Technical notes

Inside
the analysis
pipeline.

Sangam analyses each uploaded song with a signal-processing pipeline, then a chat agent proposes a mashup plan from the analysis. The agent reads a short text summary of each song — the raw audio stays on the server. The renderer applies the plan with time-stretching, pitch-shifting, and EQ-crossing to produce the final mp3.

22,050

samples per second, mono

~4M

floats in a 3-minute song

features extracted per song

stages in the pipeline

01 / DSP

Decoding the audio

mp3 → numpy float32

decode · pydub + ffmpeg

The audio file becomes a 1D array of floats.

Pydub (via ffmpeg) decodes the mp3 and resamples it to 22,050 Hz mono. The samples come in as int16, then get divided by 2¹⁵ to produce a float32 array in the range [−1, 1]. All later stages operate on this array. Sangam doesn't separate the song into stems; it works on the summed waveform.

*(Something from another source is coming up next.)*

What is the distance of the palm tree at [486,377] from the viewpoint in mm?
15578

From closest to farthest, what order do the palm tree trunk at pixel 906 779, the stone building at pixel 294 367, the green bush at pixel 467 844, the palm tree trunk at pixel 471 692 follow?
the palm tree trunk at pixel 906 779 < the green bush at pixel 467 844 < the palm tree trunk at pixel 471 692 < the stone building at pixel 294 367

samples = seg.set_channels(1).set_frame_rate(22050)
samples /= 2**(8 * sample_width - 1)

▶ Waveform — first 0.6 s

samples[:10] =[0.000, 0.124, 0.318, 0.441, 0.502, 0.418, 0.221, −0.097, −0.348, −0.501] · dtype float32 · shape (3,969,000,)

02 / DSP

Estimating tempo

librosa.beat.beat_track

▶ Onset envelope + beat grid

autocorrelation peak at 0.500 s → 60 ÷ 0.5 = 120 BPM. Dynamic programming places beats on local onset maxima, evenly spaced.

BPM · librosa

Tempo is the period of repetition in the onset envelope.

Librosa first computes an onset envelope — a signal whose value rises whenever something new starts in the audio. It comes from the STFT: take the time difference of each frequency bin, keep only positive changes, sum across frequencies. Autocorrelation of this envelope then reveals the beat period as the lag at which the signal matches itself most strongly. A final dynamic-programming step snaps beats to nearby onset peaks while keeping them evenly spaced.

tempo, beats = librosa.beat.beat_track(y=samples, sr=22050)
# confidence proxy:
bpm_conf = 1 - std(diff(beats)) / mean(diff(beats))

03 / DSP

Estimating key

chroma cqt · Krumhansl & Kessler 1982

key detection · librosa + numpy

Twelve pitch classes, compared against 24 reference profiles.

The constant-Q transform produces log-spaced frequency bins, one per semitone. Folding the octaves on top of each other gives a 12-element chroma vector — the share of energy at each pitch class. Sangam then compares this vector against 24 reference profiles (12 major and 12 minor keys) measured by Krumhansl and Kessler in 1982 by asking listeners how well each note fit a given key context. The profile with the highest Pearson correlation is reported as the song's key.

chroma = librosa.feature.chroma_cqt(samples, sr).mean(axis=1)
# 24 templates → highest Pearson r wins
best_score = max(corrcoef(roll(_MAJOR, i), chroma) for i in range(12))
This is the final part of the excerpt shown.